今日は2023年12月17日、イカ男のすむ町には初雪が降りました。この季節になると、対馬東水道(対馬海峡で対馬よりも東側の海域)でもスルメイカが本格的に漁獲されます。長崎に住む友人に、スルメイカを購入してくれるよう頼んでおいたのですが、なかなか連絡が来ません。今シーズンは昨年にもましてスルメイカが不漁のようです。たしかに、近くのスーバーに寄っても、ケンサキイカは並んでいてもスルメイカはとても少ない。ケンサキイカは驚いたことに予想どおり(自画自賛)、長崎県産をはじめ、宮城県産や愛媛産があります。
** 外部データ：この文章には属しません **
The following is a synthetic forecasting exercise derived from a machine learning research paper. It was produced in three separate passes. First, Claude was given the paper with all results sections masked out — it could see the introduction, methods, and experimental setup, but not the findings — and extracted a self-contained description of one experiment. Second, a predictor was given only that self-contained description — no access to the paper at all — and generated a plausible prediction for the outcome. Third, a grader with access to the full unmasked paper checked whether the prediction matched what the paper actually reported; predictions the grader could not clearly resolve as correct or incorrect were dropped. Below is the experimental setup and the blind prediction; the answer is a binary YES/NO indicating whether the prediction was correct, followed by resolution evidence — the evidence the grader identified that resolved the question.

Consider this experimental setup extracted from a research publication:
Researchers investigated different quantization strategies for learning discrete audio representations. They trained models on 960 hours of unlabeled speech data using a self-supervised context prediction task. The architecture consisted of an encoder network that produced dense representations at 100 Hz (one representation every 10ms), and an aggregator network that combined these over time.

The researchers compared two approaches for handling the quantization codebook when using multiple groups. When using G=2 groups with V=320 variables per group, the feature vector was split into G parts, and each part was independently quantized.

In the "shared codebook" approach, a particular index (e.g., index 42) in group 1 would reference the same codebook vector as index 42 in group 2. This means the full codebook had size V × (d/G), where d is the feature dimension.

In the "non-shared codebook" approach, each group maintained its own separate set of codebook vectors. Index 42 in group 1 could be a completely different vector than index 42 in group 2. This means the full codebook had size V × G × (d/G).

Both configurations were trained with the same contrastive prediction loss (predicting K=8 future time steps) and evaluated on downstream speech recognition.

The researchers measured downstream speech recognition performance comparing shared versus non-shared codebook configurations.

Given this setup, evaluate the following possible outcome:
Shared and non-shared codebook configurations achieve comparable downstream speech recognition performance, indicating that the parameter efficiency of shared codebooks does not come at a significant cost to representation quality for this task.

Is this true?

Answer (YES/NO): YES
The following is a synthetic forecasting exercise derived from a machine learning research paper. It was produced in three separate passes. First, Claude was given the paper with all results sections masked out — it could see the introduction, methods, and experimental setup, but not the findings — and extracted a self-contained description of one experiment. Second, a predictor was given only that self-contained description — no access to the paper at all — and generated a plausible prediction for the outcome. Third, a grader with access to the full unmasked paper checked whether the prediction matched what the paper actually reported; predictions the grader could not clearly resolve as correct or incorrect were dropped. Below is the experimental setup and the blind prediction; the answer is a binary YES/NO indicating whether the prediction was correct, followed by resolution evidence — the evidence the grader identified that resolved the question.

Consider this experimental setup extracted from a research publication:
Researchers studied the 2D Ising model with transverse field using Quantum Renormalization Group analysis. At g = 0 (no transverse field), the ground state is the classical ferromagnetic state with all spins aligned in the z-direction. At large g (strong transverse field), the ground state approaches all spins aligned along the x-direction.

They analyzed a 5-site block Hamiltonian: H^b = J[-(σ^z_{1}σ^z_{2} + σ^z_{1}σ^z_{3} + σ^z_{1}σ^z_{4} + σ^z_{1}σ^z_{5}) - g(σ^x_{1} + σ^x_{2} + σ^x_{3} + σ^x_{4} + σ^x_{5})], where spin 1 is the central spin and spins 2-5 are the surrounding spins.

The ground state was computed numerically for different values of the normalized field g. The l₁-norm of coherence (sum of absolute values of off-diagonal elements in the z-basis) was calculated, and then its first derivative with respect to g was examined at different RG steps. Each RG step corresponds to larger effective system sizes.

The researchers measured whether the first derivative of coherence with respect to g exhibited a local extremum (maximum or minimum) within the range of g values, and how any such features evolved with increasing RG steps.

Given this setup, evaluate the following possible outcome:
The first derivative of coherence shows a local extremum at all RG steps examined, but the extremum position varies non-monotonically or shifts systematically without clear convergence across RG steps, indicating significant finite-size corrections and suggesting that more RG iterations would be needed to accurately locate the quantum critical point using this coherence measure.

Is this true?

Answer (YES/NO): NO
しかしながら、ケンサキイカがスルメイカを逆転する時代がくるとは夢にも思いませんでした。

ケンサキイカ(上は愛媛県産、下は宮城県産)

 

スルメイカの極端な不漁の兆候は9月にはありました。イカ男がサンプリングのため、韓国の日本海側にある江陵(カンヌン)市に行った時のことです。江陵は日本の函館くらいスルメイカの水揚げで有名な町だそうです。立派なイカのオブジェも建っていました。

イカのオブジェとイカ男

この町を紹介してくれたのは、韓国の大学で海洋物理学を教えているS先生です。現在はソウル市にお住まいですが、高校までは江陵で育ったそうで、毎朝とれたてのスルメイカを食べていたということでした。地元で妹さんが営んでいる活魚鮮魚店でイカを購入するとき、今シーズンの漁況について聞きました。妹さんは、過去に経験したことがないほどの不漁で、値段もいつもの1.5倍から2倍くらいはすると言い、申し訳なさそうでした。たしかに、店頭に並んでいるイカの数は少なく、むしろズワイカニの方が多いくらい。話によると、まったく水揚げがない港もあったようです。この状況を知って一番ショックを受けていたのはS先生で、なぜこんなに獲れなくなったのか、漁業者はこれから暮らしていけるのか、イカが観光資源でもあるこの町はいったいどうなるのかなどと矢継ぎ早に質問されるのですが、イカ男はどう答えていいか困ってしまいました。なぜなら、韓国東岸沖の対馬海盆こそが産卵イカの主要な索餌海域であり、江陵沿岸で漁獲される群の一部が秋に対馬海峡まで南下して産卵するはずだからです。もし、本当にこの群れが激減しているのであれば、その子の世代はさらに減る可能性が高く、容易に資源が回復するとは思えなかったからです。

数少ない活イカ

とはいえ、たまたまその時その海域に限ってイカがいなかったということもあるので、あえてブログには書かなかったのですが、長崎沿岸海域でもイカの漁獲が極端に少ないようなので、事態は深刻なのかもしれません。情報筋の話では、昨シーズンの韓国のスルメイカ漁獲量の半分は黄海からだったそうです。少なくとも5年前までは、黄海での漁獲量が話題に上ることはありませんでした。今シーズンも黄海の漁獲は順調のようなので、黄海と日本海の漁獲量は確実に逆転するでしょう。

 

生物の分布がこれほど劇的に変化する過程を目の当たりにできることは、海洋生物を研究するものにとって、ある意味僥倖なのかもしれないとは思いつつ、漁業関係者の方々にはたいへんな時代だろうなと心が痛む思いです。せめて、その原因だけでもはっきりさせるのが研究者の責務だと、最近は自分に言い聞かせています。